By Rob Christopher in Arts & Entertainment on Apr 21, 2010 2:40PM

2010_4_21moviefutures.jpg
from "Floored," a film by James Allen Smith
An inevitable confirmation of the obvious: Hollywood movies only exist in order to make money. On Friday, the Commodities Futures Trading Commission approved a proposal to establish Trend Exchange, a futures market for entertainment that would be run out of Chicago. Pending approval by the CFTC, the first products to be offered would be options and futures contracts on opening weekend domestic box office sales by MPAA feature films. As the company states on their website, "The creation of a regulated marketplace for these options and futures products will improve risk transfer opportunities and provide price discovery information in the public interest." Translation: it's time for us all to place our bets on which movies will make a pile of dough opening weekend, since that's all that seems to matter anymore.
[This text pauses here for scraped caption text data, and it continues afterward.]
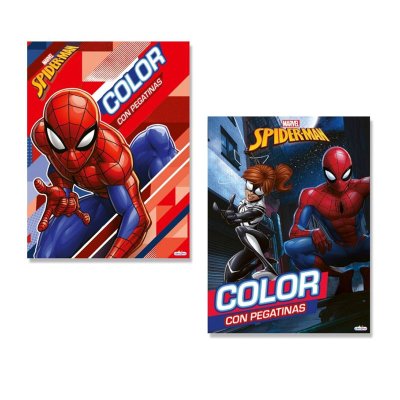 Libros Color c/pegatinas Spiderman
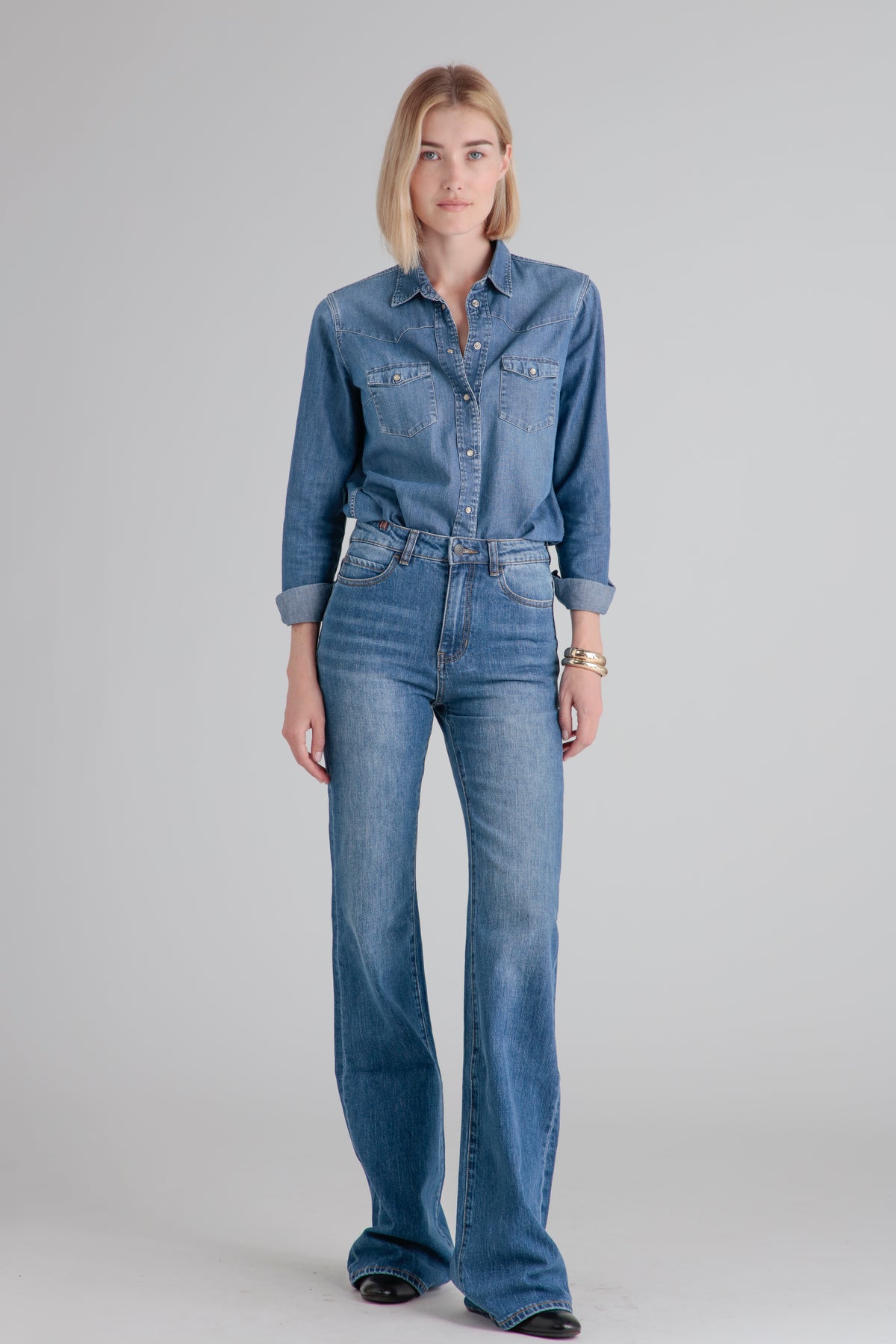 Dahlia Denim Blue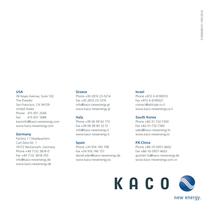 KACO company brochure - 8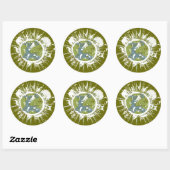 Earth Day Groene Stickers (Vel)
As you might imagine, the MPAA is not exactly thrilled at the idea. Their lobbying group has been working behind the scenes to stop any movies futures markets dead in their tracks. A bill introduced by Senator Blanche Lincoln (D-Ark.) would ban such trading.

But filmmaker James Allen Smith, whose documentary Floored about the Chicago Board of Trade will get an encore presentation at the Siskel next month, seems open to the idea. Smith says, "I think that it's really tough to make a film. I think it's tougher to make it with piracy and an influx of home theatres and less and less people willing to go to the theatre." The thinking is that film investors and theatre operators could hedge their bets when it comes to upcoming releases. Uh, right. To us the whole idea sounds like just a novel way for some hustlers on the margins to profit from the creative work of filmmakers, yet another sign that increasingly "art" is simply another commodity.